Le jardin de la Cité Internationale Universitaire de Paris a accueilli, lors de la Fashion Week, le tout premier défilé haute couture de Pierpaolo Piccioli pour Balenciaga. L'événement s'est tenu dans un lieu atypique pour la Maison — non pas dans un salon parisien feutré, mais en plein air sur un campus universitaire, un choix symbolique illustrant la volonté du créateur de rapprocher la haute couture du quotidien. La question cruciale était de savoir si Piccioli s'inscrirait dans l'ironie et la provocation propres à l'ère Gvasalia ; la réponse est désormais claire : la collection, d'une exécution irréprochable, s'est exprimée à travers le langage familier de sa propre esthétique.
Piccioli a rejoint la maison en juillet 2025 après plus de 25 ans passés chez Valentino, où il a signé plus de cent collections et érigé la marque en emblème de la couture romantique. Dès son arrivée, il s'est plongé dans les archives de Cristóbal Balenciaga, un maître dont l'œuvre l'animait bien avant sa nomination au sein de la Maison. Cependant, tout en s'inspirant de cet héritage, il a insufflé ses propres codes : des teintes vibrantes, des drapés vaporeux, des épaules sculpturales et un romantisme empreint d'émotion. Entre robes volumineuses en soie gazar, coiffes de plumes et capes brodées, l'hommage au fondateur est omniprésent, bien que la palette chromatique et le sentiment de liberté prolongent davantage le sillon tracé chez Valentino plutôt que de dialoguer avec la direction audacieuse de son prédécesseur, Demna Gvasalia, qui a dirigé la maison pendant dix ans.
Piccioli propose des pièces que l'on a envie de porter et non plus seulement de commenter, des créations où transparaît la main du maître.

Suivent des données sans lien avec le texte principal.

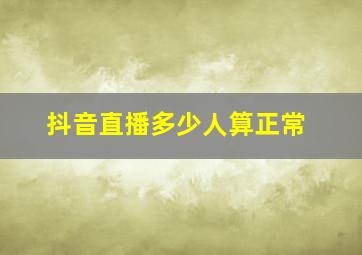 抖音直播多少人算正常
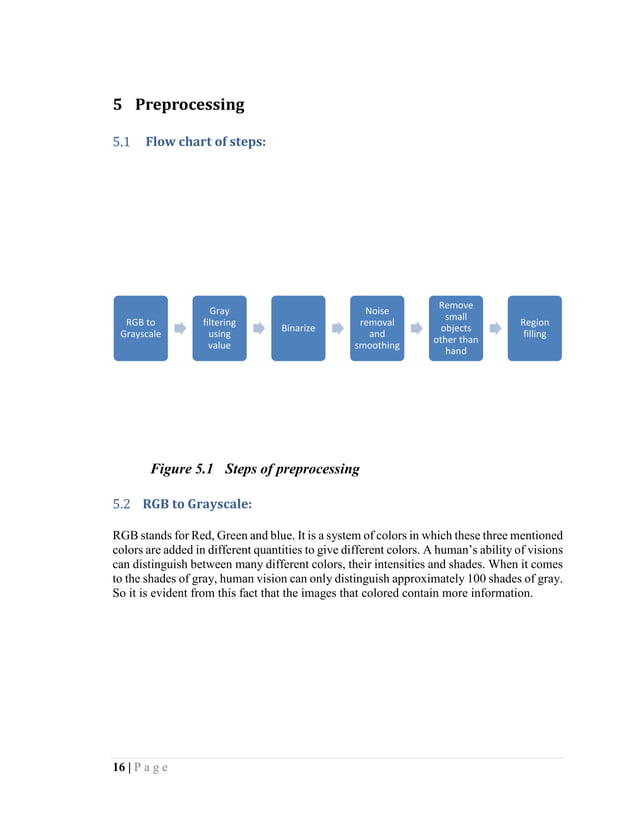 5 Preprocessing

5.1 Flow chart of steps:

RGB to Grayscale

Gray filtering using value

Binarize

Noise removal and smoothing

Remove small objects other than hand

Region filling

Figure 5.1 Steps of preprocessing

5.2 RGB to Grayscale:

RGB stands for Red, Green and blue. It is a system of colors in which these three mentioned colors are added in different quantities to give different colors. A human's ability of visions can distinguish between many different colors, their intensities and shades. When it comes to the shades of gray, human vision can only distinguish approximately 100 shades of gray. So it is evident from this fact that the images that colored contain more information.

16 | P a g e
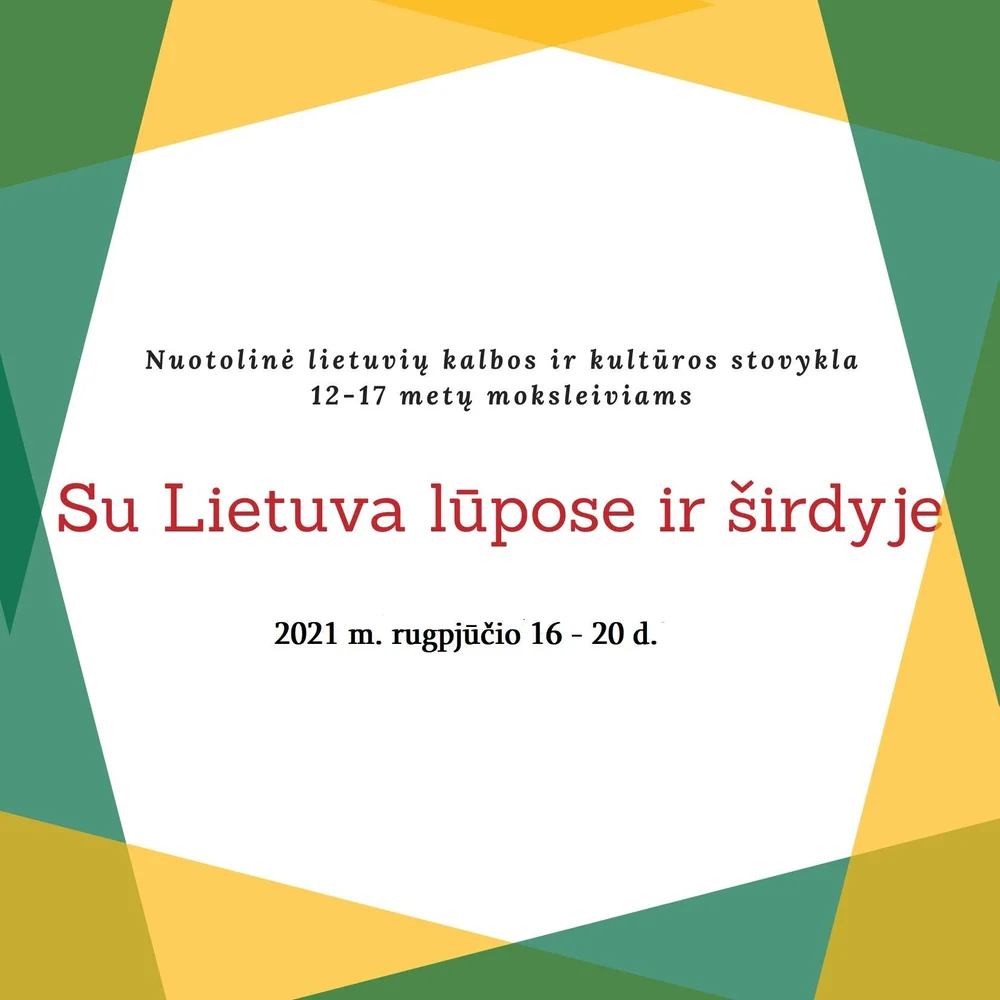 Nuotolinė lietuvių kalbos ir kultūros stovykla
12-17 metų moksleiviams

Su Lietuva lūpose ir širdyje

2021 m. rugpjūčio 16 - 20 d.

Elles s'adressent à ceux qui chérissent le savoir-faire authentique, ne craignent pas la couleur et privilégient la beauté et la liberté au choc ou au scandale.
Après des années où Balenciaga incarnait une beauté à double sens, la Maison opère un virage en revenant à une vision traditionnelle de la couture perçue comme un art de la forme, de la sculpture et de la technique. Loin de vouloir rivaliser avec son prédécesseur, Piccioli redéfinit l'identité de la griffe en proposant sa propre version : plus douce, plus « humaine » et plus attentive au corps comme à la personnalité. Il ne s'agit pas d'une révolution, mais d'une réorientation consciente, ancrée dans un profond respect pour l'héritage de Balenciaga et le propre cheminement créatif du designer.